Work instructions
**A)** Repeat the passage of the article about reporter Myram Borders between "May 3, 2017" and "organized crime figures.", inclusive.
**B)** Pick up the article about reporter Myram Borders where it stops and keep writing it.

Provided text

==*==

May 3, 2017 01:55 AM

Star reporter Myram Borders had a knack for delivering big stories back in the era when the mob ruled Las Vegas and Elvis was king.
 
Tipped off by a 1 a.m. anonymous call to her home, she scooped the world 50 years ago this week with the news Elvis Presley and Priscilla Beaulieu were getting married.
 
Reporters dream about getting a story of that magnitude once in their lives, but Borders defied the odds of being in the right place at the right time.

Take 1982, for instance: She was driving home on E. Sahara Ave., about 10 p.m, when an explosion rocked her car. It was a botched car-bomb assassination attempt on the life of mobster Frank “Lefty” Rosenthal. Borders, an ace reporter for United Press International, pulled a U-turn and got the first interview with one of the city’s most infamous organized crime figures.

Then there was yet another anonymous call to her home that seemed like an outlandish “fake” news tip: the caller said a radioactive Russian satellite was going to hit North America.

But back to Elvis: Borders sat down with me this week at the Las Vegas Country Club, where we’ve been neighbors in the Regency Towers for nearly two decades, two ex-wire service reporters who love swapping war stories.

The phone rang in her home in the early hours of May 1, 1967.

“Since I was working for an international wire service which in effect is going 24 hours a day I had the office phone also installed at my home,” she said.

==*==

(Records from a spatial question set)
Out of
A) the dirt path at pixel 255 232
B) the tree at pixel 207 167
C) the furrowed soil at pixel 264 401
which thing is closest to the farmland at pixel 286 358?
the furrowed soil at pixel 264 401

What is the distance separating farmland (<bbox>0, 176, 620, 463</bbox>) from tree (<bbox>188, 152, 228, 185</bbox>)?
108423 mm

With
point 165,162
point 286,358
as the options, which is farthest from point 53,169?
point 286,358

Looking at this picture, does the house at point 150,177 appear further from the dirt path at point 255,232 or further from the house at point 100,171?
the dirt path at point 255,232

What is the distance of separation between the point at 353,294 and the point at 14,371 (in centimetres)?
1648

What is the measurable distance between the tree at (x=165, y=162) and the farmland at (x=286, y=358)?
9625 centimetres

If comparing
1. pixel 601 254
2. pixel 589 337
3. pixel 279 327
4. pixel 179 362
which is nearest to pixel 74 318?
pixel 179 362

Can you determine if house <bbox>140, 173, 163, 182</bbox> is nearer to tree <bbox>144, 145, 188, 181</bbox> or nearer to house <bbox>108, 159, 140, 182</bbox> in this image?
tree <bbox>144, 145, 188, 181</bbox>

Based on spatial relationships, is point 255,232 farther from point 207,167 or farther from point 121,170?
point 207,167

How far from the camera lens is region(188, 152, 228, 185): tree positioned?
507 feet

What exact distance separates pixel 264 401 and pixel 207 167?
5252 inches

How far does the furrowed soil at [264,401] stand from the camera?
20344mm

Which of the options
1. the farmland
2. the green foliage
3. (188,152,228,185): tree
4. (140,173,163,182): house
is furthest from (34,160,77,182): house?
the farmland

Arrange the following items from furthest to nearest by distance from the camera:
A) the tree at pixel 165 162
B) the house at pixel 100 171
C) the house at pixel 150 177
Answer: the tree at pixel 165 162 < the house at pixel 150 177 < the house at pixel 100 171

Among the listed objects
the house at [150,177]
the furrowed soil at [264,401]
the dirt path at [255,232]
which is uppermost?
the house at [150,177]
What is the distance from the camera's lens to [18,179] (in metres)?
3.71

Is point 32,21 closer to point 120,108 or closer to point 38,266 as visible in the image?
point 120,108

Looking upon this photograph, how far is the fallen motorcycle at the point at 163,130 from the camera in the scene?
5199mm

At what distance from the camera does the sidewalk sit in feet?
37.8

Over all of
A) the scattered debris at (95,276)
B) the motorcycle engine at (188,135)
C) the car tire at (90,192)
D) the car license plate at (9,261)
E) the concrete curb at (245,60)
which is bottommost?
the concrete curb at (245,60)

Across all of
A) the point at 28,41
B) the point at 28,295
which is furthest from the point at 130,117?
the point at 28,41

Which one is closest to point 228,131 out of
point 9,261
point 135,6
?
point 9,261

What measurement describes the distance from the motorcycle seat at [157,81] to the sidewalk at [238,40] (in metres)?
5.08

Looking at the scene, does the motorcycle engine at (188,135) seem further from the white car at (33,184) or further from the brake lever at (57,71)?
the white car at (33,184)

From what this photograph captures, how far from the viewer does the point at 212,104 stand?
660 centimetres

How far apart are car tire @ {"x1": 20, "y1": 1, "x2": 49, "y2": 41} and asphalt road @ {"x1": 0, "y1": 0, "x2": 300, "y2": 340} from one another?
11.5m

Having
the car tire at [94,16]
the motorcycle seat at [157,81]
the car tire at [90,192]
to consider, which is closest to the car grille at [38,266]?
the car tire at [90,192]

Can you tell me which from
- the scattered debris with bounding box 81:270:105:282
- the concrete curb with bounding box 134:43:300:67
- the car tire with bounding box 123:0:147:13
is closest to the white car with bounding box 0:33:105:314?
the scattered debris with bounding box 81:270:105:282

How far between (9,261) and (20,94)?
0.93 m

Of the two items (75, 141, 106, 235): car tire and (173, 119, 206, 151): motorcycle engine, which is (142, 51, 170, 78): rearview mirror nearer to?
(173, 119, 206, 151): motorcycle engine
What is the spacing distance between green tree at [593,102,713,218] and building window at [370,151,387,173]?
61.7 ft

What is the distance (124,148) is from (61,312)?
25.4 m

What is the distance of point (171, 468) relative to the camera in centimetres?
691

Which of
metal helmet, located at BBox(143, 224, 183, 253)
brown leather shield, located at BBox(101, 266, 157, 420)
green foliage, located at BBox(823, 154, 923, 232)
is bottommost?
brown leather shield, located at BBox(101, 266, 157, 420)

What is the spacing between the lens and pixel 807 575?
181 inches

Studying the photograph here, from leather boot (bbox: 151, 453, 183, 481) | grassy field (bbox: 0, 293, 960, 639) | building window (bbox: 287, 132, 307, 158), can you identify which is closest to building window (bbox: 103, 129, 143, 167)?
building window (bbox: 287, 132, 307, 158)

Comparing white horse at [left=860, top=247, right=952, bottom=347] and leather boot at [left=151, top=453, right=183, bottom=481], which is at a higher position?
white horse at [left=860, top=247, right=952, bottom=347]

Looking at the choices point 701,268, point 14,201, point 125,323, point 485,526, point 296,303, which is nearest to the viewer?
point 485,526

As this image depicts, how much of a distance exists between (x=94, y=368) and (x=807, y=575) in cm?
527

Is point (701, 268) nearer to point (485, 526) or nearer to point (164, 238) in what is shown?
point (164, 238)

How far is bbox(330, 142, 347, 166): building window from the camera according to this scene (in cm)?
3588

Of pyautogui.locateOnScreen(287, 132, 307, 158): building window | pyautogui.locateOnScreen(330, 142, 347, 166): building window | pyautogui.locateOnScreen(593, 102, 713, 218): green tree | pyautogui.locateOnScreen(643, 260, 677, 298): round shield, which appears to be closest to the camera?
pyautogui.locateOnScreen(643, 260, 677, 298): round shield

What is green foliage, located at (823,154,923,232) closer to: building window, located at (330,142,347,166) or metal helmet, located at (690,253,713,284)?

==*==

Responses for each task
**A)**
May 3, 2017 01:55 AM

Star reporter Myram Borders had a knack for delivering big stories back in the era when the mob ruled Las Vegas and Elvis was king.
 
Tipped off by a 1 a.m. anonymous call to her home, she scooped the world 50 years ago this week with the news Elvis Presley and Priscilla Beaulieu were getting married.
 
Reporters dream about getting a story of that magnitude once in their lives, but Borders defied the odds of being in the right place at the right time.

Take 1982, for instance: She was driving home on E. Sahara Ave., about 10 p.m, when an explosion rocked her car. It was a botched car-bomb assassination attempt on the life of mobster Frank “Lefty” Rosenthal. Borders, an ace reporter for United Press International, pulled a U-turn and got the first interview with one of the city’s most infamous organized crime figures.

**B)**
It’s about 2 a.m., when "I got a call from this person who said, ‘How much do you pay for stories?’ I said United Press doesn’t usually pay for stories unless we’ve hired a stringer (free-lance reporter or photographer). He said ‘Oh,’ and hung up. So then he called back again in a few minutes and said, ‘Well, I have a really good story,’ but he wouldn’t tell me what it was.”

She gave him the names of some East Coast papers.
“So he called those numbers and when he got no answer, he called me back and said, ‘Well, I’ve got this story of Elvis Presley getting married. So I said, ‘Well, under this circumstance I think we could pay you a little bit. What’s your name?’ He wouldn’t tell me his name so I couldn’t have paid him anyway without his name.”

The caller said Elvis was getting married at the Aladdin.

“He wouldn’t tell me when, other than it was going to be that day,” said Borders. So, after a night of little sleep, she decided to go over to the Aladdin and investigate the tip. “I didn’t see anything going on over there in the least. I just started wandering around the hallways. The cops thought I was some hooker looking for a John,” she said.

She kept scouring the hotel, looking for anything that suggested an event was being set up.

“So it was about 8 in the morning and I’m still wandering around the Aladdin. I’m in the casino area and I see one of the Supreme Court judges, David Zenoff, and I asked him, ‘Why are you here?’

“He said, ‘Oh, I’m here to marry Elvis.’ So I had my story and I ran to the phone and I phoned Los Angeles (UPI) with the story that Elvis was getting married at the Aladdin hotel. And by that it alerted the world that Elvis was getting married at the Aladdin and the world appeared at the Aladdin, meaning all the newspapers that could get there.”

Presley and Priscilla had met six years earlier in Germany, where he was stationed for six years. They got divorced in 1971. He was 31 when they got married. She was 21.

The story of her scoop doesn’t quite end there.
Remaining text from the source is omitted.